At FARIL, Dr. Ashkani-Esfahani and colleagues are expanding the reach of this technology internationally, aiming to bridge the gap in musculoskeletal care across the globe. He highlighted their work in underserved countries where there is a shortage of academically trained orthopaedic surgeons and where access to accurate diagnosis and timely treatment is severely limited. In those settings, AI-powered tools—particularly those accessible through standard smartphone cameras—offer a transformative solution. These tools not only offer value for prevention, early detection, and diagnostic purposes, but they also play a critical role in guiding treatment decision making and tailoring post-treatment rehabilitation plans. By empowering frontline healthcare workers and even patients themselves to gather and interpret clinical data, AI can reduce dependency on specialized infrastructure, support continuity of care, and bring high-quality orthopaedic services to remote or resource-limited communities worldwide.

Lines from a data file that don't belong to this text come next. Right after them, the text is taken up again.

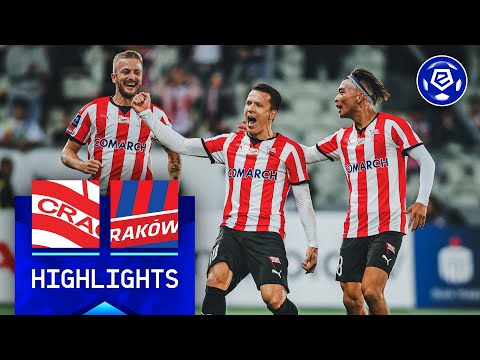 Wicemistrz Polski rozbity w Krakowie | Cracovia - Raków | SKRÓT | Ekstraklasa | 2022/23 | 8. kolejka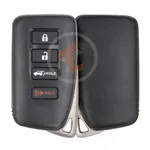 lexus smart key remote 3+1 buttons 433mhz 433mhz pn 89904 78J50aftermarket 35571 main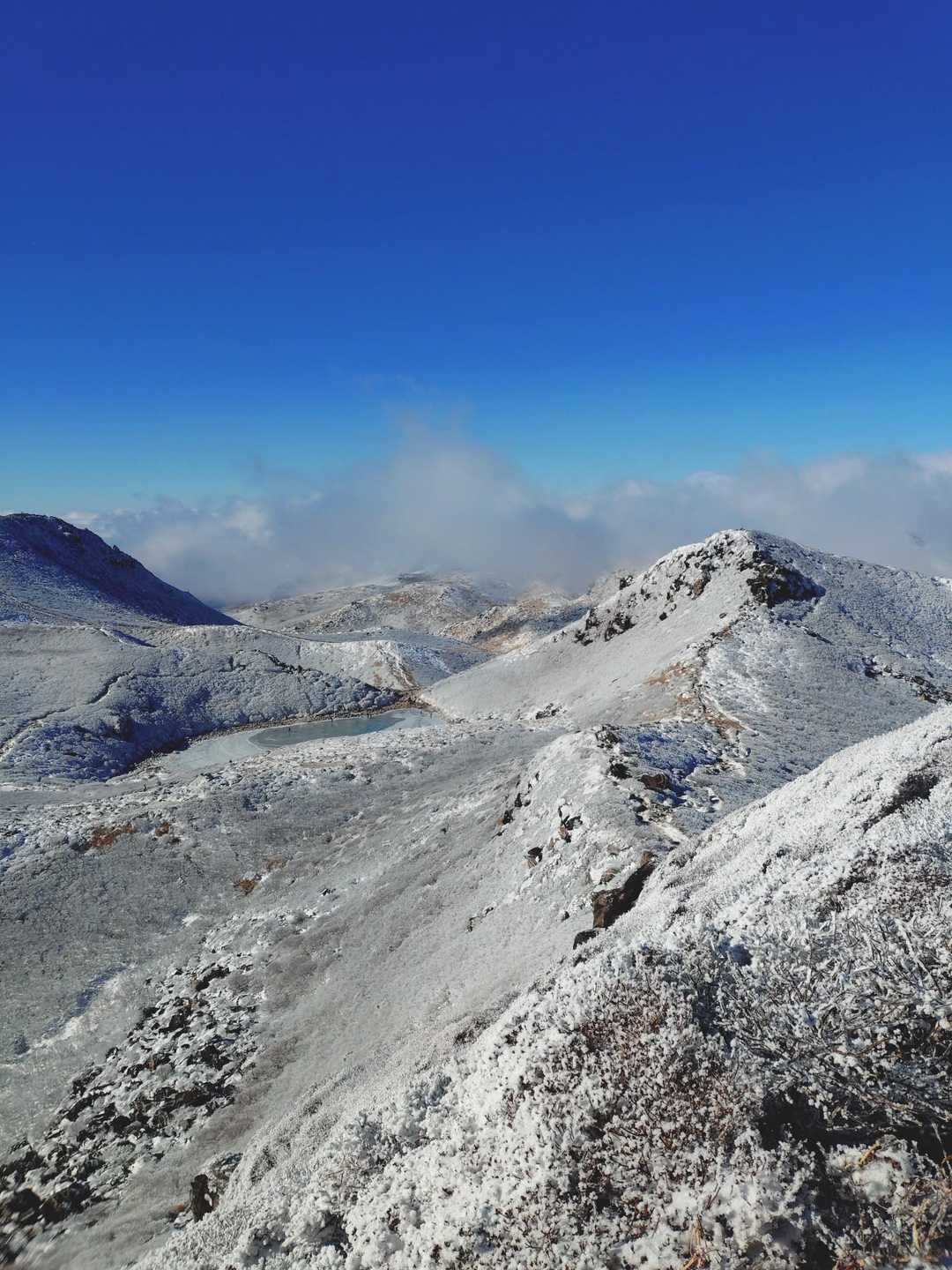 天狗ヶ城・中岳 / つかぽんさんの九重山（久住山）・大船山・星生山の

Still, these initiatives require thoughtful oversight. AI tools cannot simply be deployed in underserved regions with an expectation of flawless operation. Expert supervision is essential during the early stages—not only to ensure the safety and reliability of clinical decisions but also to build trust among local providers. Even once an AI system has proven its effectiveness, ongoing oversight remains necessary, though it may become less intensive over time. Maintaining high-quality, accurate, and granular data is critical for the algorithm’s performance, especially when dealing with diverse populations. Social determinants of health, cultural factors, and patient diversity must be carefully considered, as well as the capabilities, training levels, and infrastructure available to the local healthcare staff and surgical teams. Responsible implementation means adapting AI solutions to real-world contexts—not the other way around.

Alexandra E. Page, MD, FAAOS, is a foot and ankle specialist in private practice in San Diego, California, and the deputy editor of AAOS Now.